**Document segment**

It’s getting colder, time for shelter from the winter to come

By Mark A. Taylor*

On the evening last week when the weathermen were warning us about an overnight freeze, I was coping with the news I’d just heard from a caregiver friend.

He has cared for his wife persistently, heroically for six years. “I feel like I’ve been pushing a giant boulder up a steep hill all this time,” he told me. And he has shouldered the burden with grace and determination. But just a few days before, his wife had suffered a serious setback, and my friend had been told she should transition to hospice care.

Safety . . . protection

I went outside after dark to haul a few favorite container plants into a wheelbarrow for transport to the safety of the garage. And I couldn’t help thinking that I was doing for them what my friend would do for his wife: Preserving beauty, if not growth, for at least a little longer. Protecting from the loss that’s unavoidable in life’s inexorable cycle.

Actually, my plan is to keep my double-flowered, salmon-colored hibiscus inside all winter. It may stop blooming. I’ll certainly stop fertilizing it; watering will be minimal; I may prune the branches.

Such beauty is worth of receiving special care.

**Dataset**
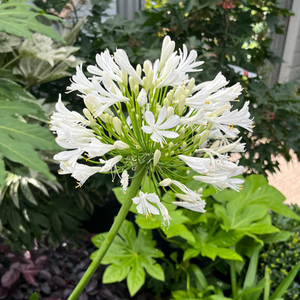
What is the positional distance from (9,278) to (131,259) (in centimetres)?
49

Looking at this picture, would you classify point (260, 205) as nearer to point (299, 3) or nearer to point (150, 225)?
point (150, 225)

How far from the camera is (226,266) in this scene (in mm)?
1393

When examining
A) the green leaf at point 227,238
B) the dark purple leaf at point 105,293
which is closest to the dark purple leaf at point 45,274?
the dark purple leaf at point 105,293

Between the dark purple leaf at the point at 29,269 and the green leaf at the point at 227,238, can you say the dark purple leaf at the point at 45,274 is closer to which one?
the dark purple leaf at the point at 29,269

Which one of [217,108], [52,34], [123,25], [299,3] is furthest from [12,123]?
[299,3]

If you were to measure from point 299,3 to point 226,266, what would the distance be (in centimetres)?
333

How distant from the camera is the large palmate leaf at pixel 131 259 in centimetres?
106

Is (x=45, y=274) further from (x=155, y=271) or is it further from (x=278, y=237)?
(x=278, y=237)

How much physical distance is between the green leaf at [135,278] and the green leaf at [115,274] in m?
0.03

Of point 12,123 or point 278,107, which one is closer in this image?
point 12,123

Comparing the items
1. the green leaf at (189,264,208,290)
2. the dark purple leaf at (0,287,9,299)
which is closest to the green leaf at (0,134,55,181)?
the dark purple leaf at (0,287,9,299)

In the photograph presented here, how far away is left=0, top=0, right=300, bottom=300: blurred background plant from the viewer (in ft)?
3.60

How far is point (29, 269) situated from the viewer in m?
1.08

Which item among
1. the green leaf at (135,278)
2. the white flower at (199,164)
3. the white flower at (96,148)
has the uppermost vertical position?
the white flower at (96,148)
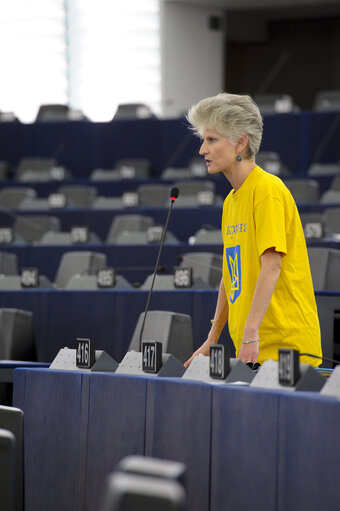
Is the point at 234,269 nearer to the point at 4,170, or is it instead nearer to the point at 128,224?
the point at 128,224

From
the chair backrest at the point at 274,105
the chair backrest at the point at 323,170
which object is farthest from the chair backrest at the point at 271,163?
the chair backrest at the point at 274,105

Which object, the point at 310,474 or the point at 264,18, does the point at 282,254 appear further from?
the point at 264,18

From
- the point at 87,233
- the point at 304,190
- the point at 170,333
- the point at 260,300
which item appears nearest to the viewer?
the point at 260,300

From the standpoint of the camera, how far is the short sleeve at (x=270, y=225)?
7.77ft

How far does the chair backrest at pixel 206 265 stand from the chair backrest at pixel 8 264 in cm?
130

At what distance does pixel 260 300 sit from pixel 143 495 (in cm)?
114

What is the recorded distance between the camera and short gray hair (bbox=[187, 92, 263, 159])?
2428 millimetres

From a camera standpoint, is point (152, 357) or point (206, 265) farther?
point (206, 265)

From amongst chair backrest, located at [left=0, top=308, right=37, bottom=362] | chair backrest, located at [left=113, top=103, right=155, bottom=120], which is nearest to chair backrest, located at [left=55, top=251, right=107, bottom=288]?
chair backrest, located at [left=0, top=308, right=37, bottom=362]

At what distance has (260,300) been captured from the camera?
2.35 metres

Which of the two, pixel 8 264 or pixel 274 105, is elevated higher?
pixel 274 105

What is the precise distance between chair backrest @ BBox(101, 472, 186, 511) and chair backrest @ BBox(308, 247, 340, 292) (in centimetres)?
340

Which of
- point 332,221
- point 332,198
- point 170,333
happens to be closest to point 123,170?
point 332,198

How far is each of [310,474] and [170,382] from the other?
20.6 inches
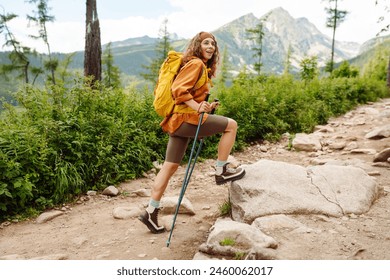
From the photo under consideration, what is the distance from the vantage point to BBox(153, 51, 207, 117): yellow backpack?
361cm

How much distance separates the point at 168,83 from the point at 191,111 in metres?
0.40

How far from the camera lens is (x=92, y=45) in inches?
362

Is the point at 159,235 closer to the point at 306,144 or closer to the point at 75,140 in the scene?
the point at 75,140

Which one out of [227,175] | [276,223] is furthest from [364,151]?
[276,223]

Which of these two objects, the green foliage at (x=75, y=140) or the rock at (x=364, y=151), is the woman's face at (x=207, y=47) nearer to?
the green foliage at (x=75, y=140)

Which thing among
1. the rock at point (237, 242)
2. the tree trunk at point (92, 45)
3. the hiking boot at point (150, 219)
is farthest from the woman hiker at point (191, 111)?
the tree trunk at point (92, 45)

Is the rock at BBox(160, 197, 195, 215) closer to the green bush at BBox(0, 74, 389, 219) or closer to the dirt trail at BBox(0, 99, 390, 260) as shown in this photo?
the dirt trail at BBox(0, 99, 390, 260)

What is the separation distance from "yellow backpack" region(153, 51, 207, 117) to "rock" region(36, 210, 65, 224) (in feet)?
8.65

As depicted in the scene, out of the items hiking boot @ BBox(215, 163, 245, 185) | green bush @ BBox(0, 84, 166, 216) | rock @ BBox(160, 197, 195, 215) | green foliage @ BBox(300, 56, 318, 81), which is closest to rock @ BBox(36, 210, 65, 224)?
green bush @ BBox(0, 84, 166, 216)

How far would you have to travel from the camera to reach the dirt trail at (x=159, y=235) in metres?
3.33

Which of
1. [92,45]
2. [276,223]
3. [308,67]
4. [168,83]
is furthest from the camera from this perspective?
[308,67]

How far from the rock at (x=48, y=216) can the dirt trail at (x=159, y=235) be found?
65 mm
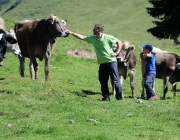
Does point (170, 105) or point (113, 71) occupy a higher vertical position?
point (113, 71)

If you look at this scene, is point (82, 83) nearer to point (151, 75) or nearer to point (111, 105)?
point (151, 75)

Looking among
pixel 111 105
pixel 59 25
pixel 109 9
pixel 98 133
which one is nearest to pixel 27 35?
pixel 59 25

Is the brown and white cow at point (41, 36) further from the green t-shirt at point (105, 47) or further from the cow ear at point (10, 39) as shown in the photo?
the green t-shirt at point (105, 47)

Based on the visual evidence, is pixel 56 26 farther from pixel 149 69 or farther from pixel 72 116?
pixel 72 116

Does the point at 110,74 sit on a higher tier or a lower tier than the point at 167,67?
higher

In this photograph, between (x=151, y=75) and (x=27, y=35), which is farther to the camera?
(x=27, y=35)

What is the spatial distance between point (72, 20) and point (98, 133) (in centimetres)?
13202

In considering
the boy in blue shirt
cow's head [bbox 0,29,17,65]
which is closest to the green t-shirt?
the boy in blue shirt

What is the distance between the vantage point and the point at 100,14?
148m

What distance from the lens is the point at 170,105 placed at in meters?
13.5

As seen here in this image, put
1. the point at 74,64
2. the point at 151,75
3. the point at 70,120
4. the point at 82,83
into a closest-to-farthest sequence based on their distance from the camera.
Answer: the point at 70,120
the point at 151,75
the point at 82,83
the point at 74,64

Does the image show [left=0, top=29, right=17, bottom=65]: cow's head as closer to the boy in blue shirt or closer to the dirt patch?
the boy in blue shirt

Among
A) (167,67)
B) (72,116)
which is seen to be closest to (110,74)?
(72,116)

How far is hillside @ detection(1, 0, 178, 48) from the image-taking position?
123 m
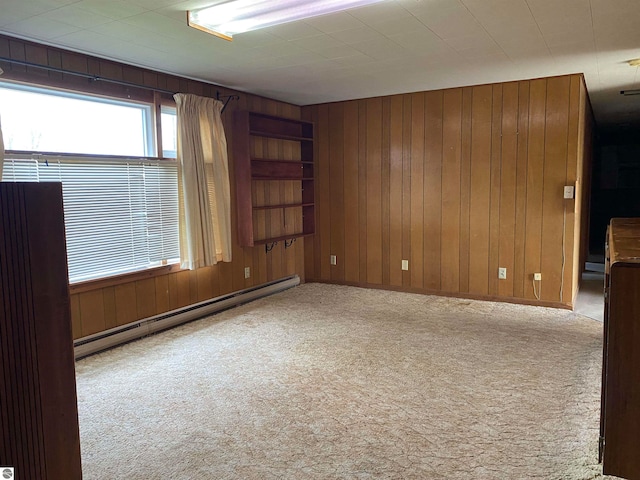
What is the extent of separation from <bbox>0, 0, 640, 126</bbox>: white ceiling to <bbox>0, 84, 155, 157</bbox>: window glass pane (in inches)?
15.3

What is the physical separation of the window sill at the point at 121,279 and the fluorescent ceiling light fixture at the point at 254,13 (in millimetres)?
2010

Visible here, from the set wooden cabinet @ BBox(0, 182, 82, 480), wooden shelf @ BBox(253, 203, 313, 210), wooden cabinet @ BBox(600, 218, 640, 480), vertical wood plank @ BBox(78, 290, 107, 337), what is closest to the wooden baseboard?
wooden shelf @ BBox(253, 203, 313, 210)

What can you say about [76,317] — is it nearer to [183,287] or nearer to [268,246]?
[183,287]

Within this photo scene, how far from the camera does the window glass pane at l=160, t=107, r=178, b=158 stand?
422cm

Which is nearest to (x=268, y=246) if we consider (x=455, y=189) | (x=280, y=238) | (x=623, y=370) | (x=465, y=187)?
(x=280, y=238)

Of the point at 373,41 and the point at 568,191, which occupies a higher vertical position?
the point at 373,41

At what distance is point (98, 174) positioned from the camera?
3.62m

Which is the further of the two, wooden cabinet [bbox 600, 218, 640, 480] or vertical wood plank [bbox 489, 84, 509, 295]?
vertical wood plank [bbox 489, 84, 509, 295]

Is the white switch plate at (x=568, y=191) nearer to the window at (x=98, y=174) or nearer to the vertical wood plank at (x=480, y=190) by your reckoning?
the vertical wood plank at (x=480, y=190)

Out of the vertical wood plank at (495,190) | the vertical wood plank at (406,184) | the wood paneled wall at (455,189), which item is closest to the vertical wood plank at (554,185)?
the wood paneled wall at (455,189)

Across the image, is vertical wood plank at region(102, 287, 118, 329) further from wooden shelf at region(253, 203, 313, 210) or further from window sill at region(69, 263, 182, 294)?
wooden shelf at region(253, 203, 313, 210)

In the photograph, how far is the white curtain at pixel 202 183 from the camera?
4227 millimetres

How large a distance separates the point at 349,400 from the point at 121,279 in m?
2.19

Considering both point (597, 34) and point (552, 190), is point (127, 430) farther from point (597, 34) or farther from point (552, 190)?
point (552, 190)
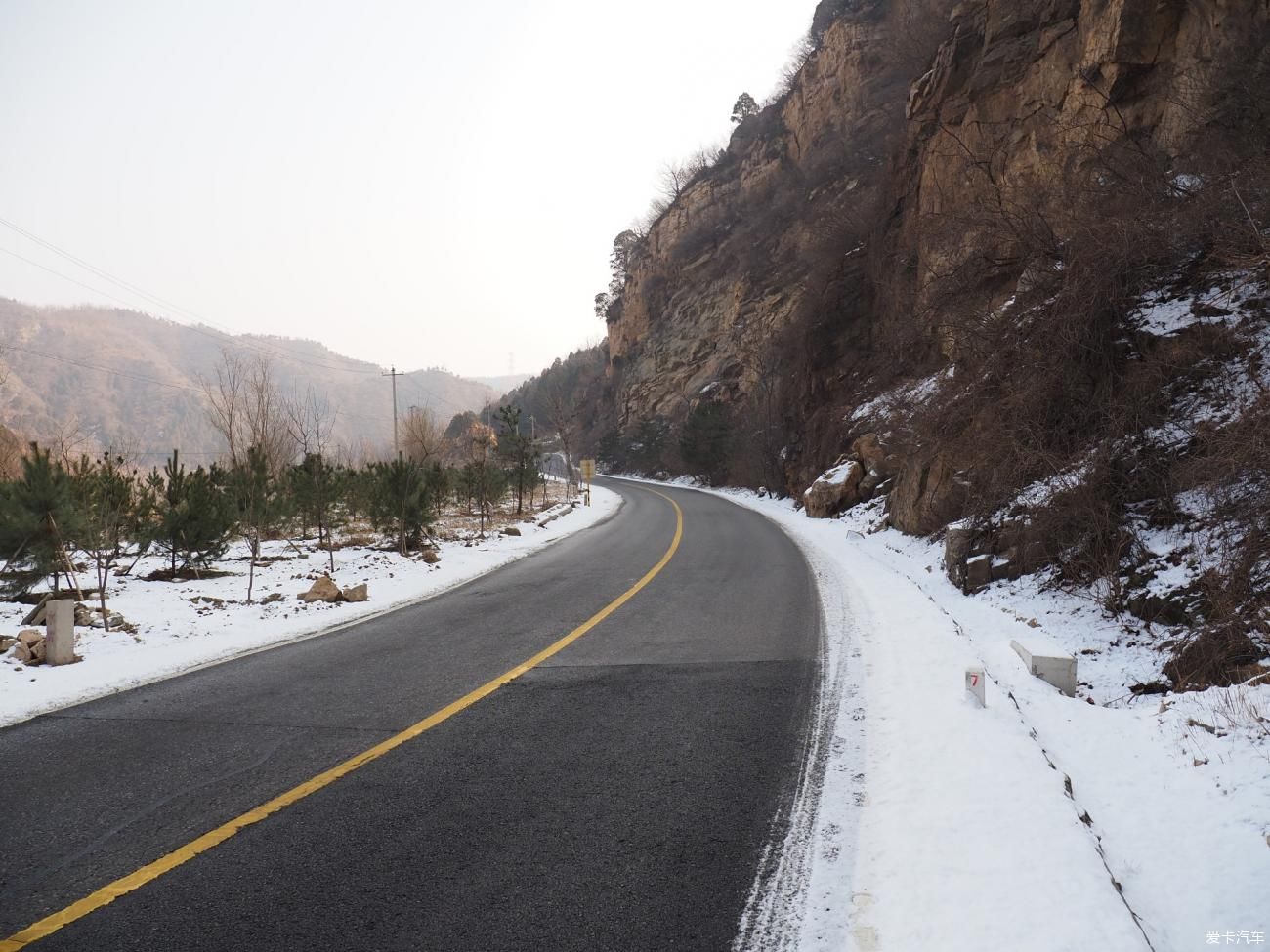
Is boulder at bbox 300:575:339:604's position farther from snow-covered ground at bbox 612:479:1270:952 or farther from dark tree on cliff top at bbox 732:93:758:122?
dark tree on cliff top at bbox 732:93:758:122

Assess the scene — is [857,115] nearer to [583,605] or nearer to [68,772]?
A: [583,605]

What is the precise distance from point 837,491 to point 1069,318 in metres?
12.2

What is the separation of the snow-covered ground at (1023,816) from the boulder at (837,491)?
1493 cm

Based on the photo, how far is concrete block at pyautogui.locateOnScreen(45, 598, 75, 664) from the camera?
21.4 ft

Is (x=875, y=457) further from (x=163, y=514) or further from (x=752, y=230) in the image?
(x=752, y=230)

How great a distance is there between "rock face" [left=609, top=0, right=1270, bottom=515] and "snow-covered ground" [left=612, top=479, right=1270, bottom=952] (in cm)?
830

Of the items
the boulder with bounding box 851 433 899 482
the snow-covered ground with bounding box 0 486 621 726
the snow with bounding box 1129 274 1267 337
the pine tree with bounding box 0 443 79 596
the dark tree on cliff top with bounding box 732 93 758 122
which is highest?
the dark tree on cliff top with bounding box 732 93 758 122

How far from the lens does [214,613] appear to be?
30.2ft

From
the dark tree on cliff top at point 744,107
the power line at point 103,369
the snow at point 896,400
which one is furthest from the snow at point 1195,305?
the power line at point 103,369

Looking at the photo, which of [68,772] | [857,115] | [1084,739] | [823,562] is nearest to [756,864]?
[1084,739]

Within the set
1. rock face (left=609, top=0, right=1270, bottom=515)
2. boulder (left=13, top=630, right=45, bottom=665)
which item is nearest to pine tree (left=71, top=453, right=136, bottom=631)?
boulder (left=13, top=630, right=45, bottom=665)

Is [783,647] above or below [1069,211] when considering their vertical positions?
below

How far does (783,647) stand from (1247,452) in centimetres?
419

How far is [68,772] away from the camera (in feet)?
13.3
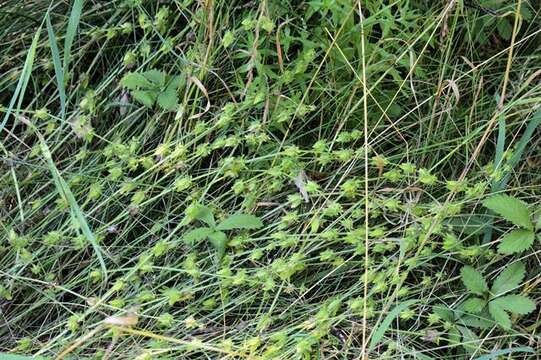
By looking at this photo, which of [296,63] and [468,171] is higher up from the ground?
[296,63]

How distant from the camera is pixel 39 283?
167 cm

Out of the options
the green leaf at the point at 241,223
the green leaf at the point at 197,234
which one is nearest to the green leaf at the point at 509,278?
the green leaf at the point at 241,223

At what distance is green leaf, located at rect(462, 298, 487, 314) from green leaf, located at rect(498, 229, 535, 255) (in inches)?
4.5

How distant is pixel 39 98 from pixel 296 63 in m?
0.69

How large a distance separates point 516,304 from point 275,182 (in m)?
0.58

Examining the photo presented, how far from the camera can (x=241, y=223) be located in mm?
1609

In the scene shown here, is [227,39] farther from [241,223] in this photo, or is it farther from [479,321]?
[479,321]

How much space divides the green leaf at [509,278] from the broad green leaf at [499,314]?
0.03 metres

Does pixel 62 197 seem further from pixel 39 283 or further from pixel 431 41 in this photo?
pixel 431 41

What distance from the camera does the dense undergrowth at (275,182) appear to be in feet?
5.09

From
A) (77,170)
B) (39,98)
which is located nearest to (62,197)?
(77,170)

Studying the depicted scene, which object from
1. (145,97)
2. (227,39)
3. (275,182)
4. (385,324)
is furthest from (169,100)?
(385,324)

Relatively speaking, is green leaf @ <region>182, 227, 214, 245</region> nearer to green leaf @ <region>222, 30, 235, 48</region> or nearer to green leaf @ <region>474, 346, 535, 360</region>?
green leaf @ <region>222, 30, 235, 48</region>

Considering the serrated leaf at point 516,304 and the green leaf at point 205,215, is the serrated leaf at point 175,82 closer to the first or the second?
the green leaf at point 205,215
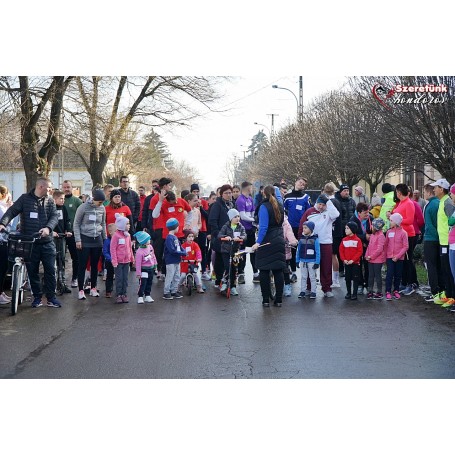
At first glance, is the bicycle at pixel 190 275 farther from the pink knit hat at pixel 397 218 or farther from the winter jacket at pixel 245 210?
the pink knit hat at pixel 397 218

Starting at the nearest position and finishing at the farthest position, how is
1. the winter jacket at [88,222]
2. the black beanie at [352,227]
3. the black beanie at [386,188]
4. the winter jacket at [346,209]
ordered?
the winter jacket at [88,222] → the black beanie at [352,227] → the black beanie at [386,188] → the winter jacket at [346,209]

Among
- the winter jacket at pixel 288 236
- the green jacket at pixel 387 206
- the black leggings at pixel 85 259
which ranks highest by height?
the green jacket at pixel 387 206

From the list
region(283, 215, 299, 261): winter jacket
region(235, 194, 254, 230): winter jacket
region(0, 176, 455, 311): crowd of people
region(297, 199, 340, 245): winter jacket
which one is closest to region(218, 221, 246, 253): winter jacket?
region(0, 176, 455, 311): crowd of people

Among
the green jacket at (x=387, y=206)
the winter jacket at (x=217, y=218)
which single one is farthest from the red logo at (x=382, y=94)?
the winter jacket at (x=217, y=218)

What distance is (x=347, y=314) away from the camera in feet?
36.3

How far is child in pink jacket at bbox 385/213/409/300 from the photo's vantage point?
12.4 meters

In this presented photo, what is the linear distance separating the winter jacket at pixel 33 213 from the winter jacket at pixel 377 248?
5.36 metres

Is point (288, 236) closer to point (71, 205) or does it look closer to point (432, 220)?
point (432, 220)

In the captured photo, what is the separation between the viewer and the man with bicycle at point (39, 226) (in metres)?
11.4

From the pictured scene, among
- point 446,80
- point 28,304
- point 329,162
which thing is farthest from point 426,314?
point 329,162

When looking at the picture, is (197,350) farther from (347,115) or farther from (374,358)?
(347,115)

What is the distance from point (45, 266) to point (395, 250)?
586 cm

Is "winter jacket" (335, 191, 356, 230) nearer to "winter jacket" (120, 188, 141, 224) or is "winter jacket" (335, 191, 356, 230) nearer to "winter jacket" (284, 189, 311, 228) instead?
"winter jacket" (284, 189, 311, 228)

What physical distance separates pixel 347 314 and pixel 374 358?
10.2 ft
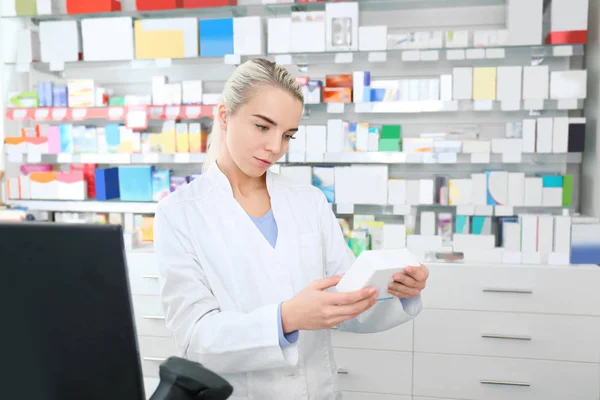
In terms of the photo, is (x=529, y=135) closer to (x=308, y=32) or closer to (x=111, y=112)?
(x=308, y=32)

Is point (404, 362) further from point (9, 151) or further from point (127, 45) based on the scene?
point (9, 151)

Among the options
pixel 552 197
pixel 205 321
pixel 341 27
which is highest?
pixel 341 27

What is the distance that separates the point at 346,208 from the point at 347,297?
Answer: 2198 mm

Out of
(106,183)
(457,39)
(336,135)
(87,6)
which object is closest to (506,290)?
(336,135)

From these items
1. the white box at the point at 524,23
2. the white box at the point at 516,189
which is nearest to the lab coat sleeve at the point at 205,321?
the white box at the point at 516,189

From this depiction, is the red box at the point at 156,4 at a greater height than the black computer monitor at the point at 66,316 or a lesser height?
greater

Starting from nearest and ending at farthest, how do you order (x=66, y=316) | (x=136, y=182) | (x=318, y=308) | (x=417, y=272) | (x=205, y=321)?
(x=66, y=316)
(x=318, y=308)
(x=205, y=321)
(x=417, y=272)
(x=136, y=182)

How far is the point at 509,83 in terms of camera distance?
3053mm

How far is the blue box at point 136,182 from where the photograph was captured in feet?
11.8

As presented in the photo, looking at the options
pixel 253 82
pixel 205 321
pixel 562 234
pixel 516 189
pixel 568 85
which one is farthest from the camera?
pixel 516 189

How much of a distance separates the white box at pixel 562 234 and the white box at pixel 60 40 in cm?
340

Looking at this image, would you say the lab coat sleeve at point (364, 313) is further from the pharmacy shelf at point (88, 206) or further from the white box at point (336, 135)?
the pharmacy shelf at point (88, 206)

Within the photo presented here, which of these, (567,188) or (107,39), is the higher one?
(107,39)

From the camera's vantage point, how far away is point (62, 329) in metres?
0.59
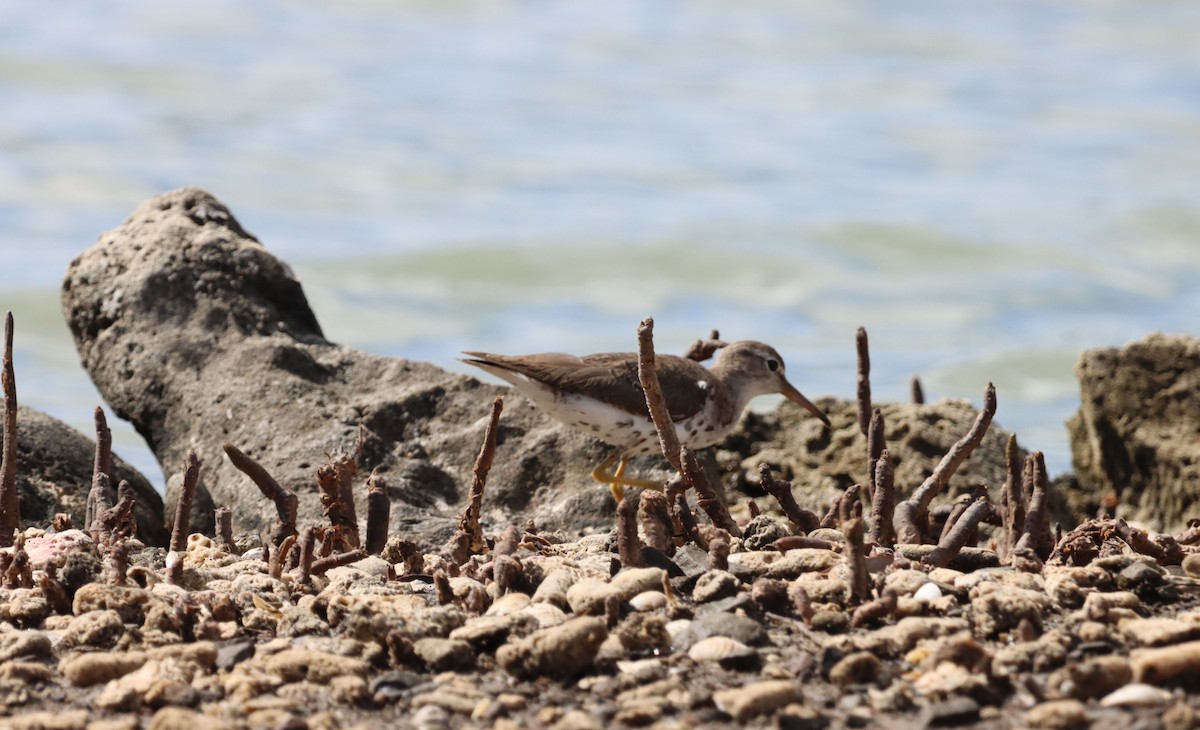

**Work task 1**
Do these statements agree with the essay on winter shelter? Answer yes or no for each, and quote the words from the essay that decide it. (a) The writer's friend has been caring for his wife for six years. (b) The writer intends to keep fertilizing the hibiscus through the winter. (c) The writer moved the container plants to the garage in a wheelbarrow.
**Work task 2**
Please carry the essay on winter shelter forward, starting after its final sentence.

**Task answer 1**
(a) Yes: "He has cared for his wife persistently, heroically for six years."
(b) No: "I’ll certainly stop fertilizing it"
(c) Yes: "haul a few favorite container plants into a wheelbarrow for transport to the safety of the garage"

**Task answer 2**
But the roots will remain safe inside sustaining soil. It will have enough light to keep on living. It won’t flower, but neither will it die. I will be its caregiver, unwilling to let it go, hoping that all the beauty I remember in it will not be gone forever.

Such are the tasks of all caregivers. But we who care for patients with chronic, debilitating, incurable diseases are not looking for a future spring. We’re simply standing by with the hope of prolonging autumn, and a commitment to do our duty when the chill of winter can be delayed no longer.

The last bouquet of summer. Blossoms too beautiful to leave to the frost.

And even though the vibrant beauty we remember from our loved one’s summer is fading, we may still see glimmers of the person we’re losing.

For me it’s an occasional radiant smile. An ingrained work ethic that prompts her to jump up and clear the table after almost every supper and always agree to help me fold the laundry. The determination to go to church on Sunday and through the week reading the Bible out loud while reclining on the couch. Singing along with Amazon Music in the car, especially when it’s a song of faith she’s known for 60 years. An occasional, wry comeback. Laughing at the newspaper cartoon (even when I’m not sure she really understands it). Noticing and smiling or giggling at every toddler or two-year-old we see in TV commercials or across the room at a restaurant.

Loss . . . hope

My overwintered plants may lose leaves or color; their branches may become spindly; they may only survive. But I will remember the glory I once saw in them, and I will tend them through the dark days of February and March until I can finally take them back outside into the warm sunlight of May.

My beautiful wife is likewise becoming a shell of the person we knew. If we had no hope for a future, bright, eternal summertime for her, I’m not sure how I would cope.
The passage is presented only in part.